Questions about scene geometry
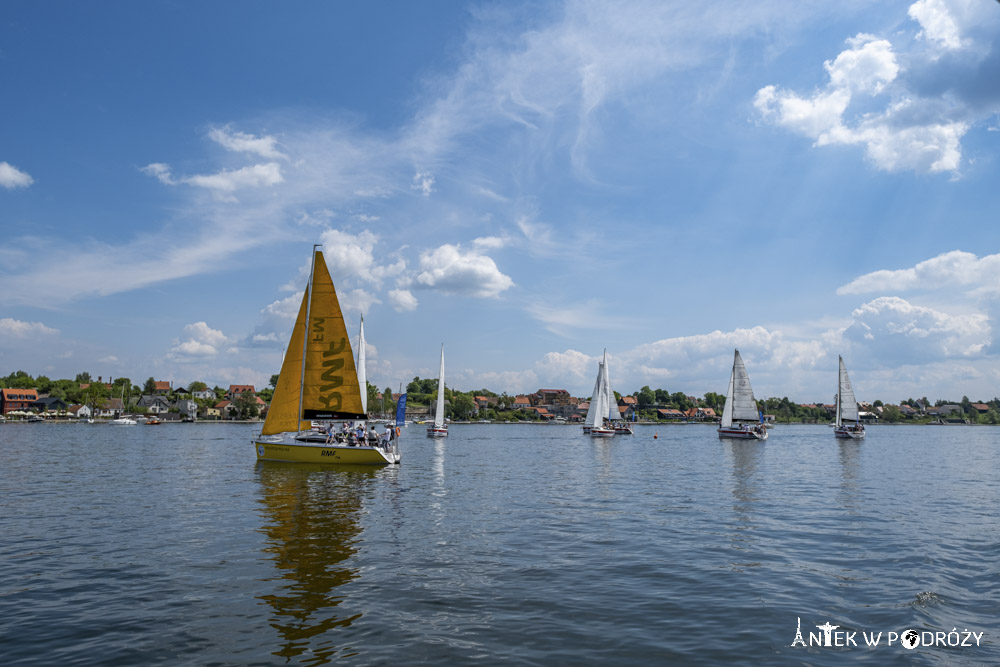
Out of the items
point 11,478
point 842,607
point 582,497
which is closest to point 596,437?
point 582,497

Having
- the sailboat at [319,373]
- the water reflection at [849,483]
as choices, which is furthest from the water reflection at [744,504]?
the sailboat at [319,373]

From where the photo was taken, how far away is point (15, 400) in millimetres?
188000

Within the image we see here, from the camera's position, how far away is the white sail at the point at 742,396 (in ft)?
336

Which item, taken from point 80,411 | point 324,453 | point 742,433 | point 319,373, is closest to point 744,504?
point 324,453

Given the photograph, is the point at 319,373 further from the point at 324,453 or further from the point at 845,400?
the point at 845,400

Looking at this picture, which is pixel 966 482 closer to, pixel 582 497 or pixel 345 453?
pixel 582 497

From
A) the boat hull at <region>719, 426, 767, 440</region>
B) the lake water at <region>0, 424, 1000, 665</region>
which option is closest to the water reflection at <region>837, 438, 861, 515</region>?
the lake water at <region>0, 424, 1000, 665</region>

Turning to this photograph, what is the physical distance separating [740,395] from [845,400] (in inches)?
991

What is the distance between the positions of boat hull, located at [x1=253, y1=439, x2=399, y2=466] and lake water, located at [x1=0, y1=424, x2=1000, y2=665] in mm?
9655

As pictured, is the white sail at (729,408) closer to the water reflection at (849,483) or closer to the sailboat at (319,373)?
the water reflection at (849,483)

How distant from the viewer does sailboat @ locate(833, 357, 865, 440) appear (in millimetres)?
108062

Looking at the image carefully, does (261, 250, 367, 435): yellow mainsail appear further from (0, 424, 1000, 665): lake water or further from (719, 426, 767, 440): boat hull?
(719, 426, 767, 440): boat hull

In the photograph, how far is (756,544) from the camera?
1905 cm

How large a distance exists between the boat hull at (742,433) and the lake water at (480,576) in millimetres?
74086
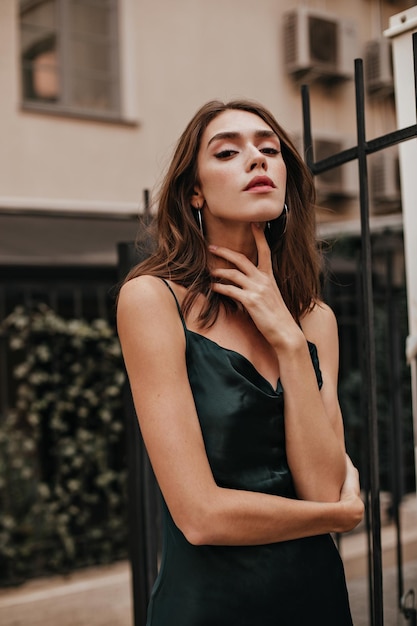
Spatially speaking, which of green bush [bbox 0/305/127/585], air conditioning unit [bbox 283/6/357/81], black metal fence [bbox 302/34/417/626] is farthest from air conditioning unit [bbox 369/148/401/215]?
black metal fence [bbox 302/34/417/626]

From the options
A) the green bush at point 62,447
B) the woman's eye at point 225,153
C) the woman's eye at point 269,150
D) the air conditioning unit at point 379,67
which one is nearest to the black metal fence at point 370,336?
the woman's eye at point 269,150

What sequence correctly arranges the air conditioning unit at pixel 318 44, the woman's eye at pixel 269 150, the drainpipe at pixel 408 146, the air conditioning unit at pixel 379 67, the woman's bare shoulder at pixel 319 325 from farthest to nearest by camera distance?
the air conditioning unit at pixel 379 67, the air conditioning unit at pixel 318 44, the drainpipe at pixel 408 146, the woman's bare shoulder at pixel 319 325, the woman's eye at pixel 269 150

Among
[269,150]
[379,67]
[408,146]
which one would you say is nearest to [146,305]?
[269,150]

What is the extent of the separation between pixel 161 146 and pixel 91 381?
9.90 ft

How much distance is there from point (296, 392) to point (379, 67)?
Answer: 847 centimetres

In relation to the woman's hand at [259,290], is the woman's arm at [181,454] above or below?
below

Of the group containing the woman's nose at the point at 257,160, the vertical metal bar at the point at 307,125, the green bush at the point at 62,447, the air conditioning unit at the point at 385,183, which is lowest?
the green bush at the point at 62,447

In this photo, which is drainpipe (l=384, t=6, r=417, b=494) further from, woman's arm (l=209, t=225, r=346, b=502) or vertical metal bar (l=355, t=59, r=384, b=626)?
woman's arm (l=209, t=225, r=346, b=502)

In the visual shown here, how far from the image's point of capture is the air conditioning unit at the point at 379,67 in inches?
361

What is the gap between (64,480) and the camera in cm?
595

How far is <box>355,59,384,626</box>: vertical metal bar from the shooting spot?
1856mm

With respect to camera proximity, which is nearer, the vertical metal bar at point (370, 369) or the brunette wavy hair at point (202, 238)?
the brunette wavy hair at point (202, 238)

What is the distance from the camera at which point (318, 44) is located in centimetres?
883

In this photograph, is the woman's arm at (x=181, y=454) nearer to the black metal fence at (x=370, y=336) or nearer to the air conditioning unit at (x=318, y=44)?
the black metal fence at (x=370, y=336)
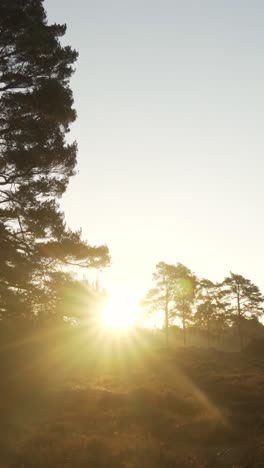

Instructions to follow:
How many lines in the rows above contain the string "centimetres"? Treat uppercase and lowercase as different, and give only the number.

Result of the task:
2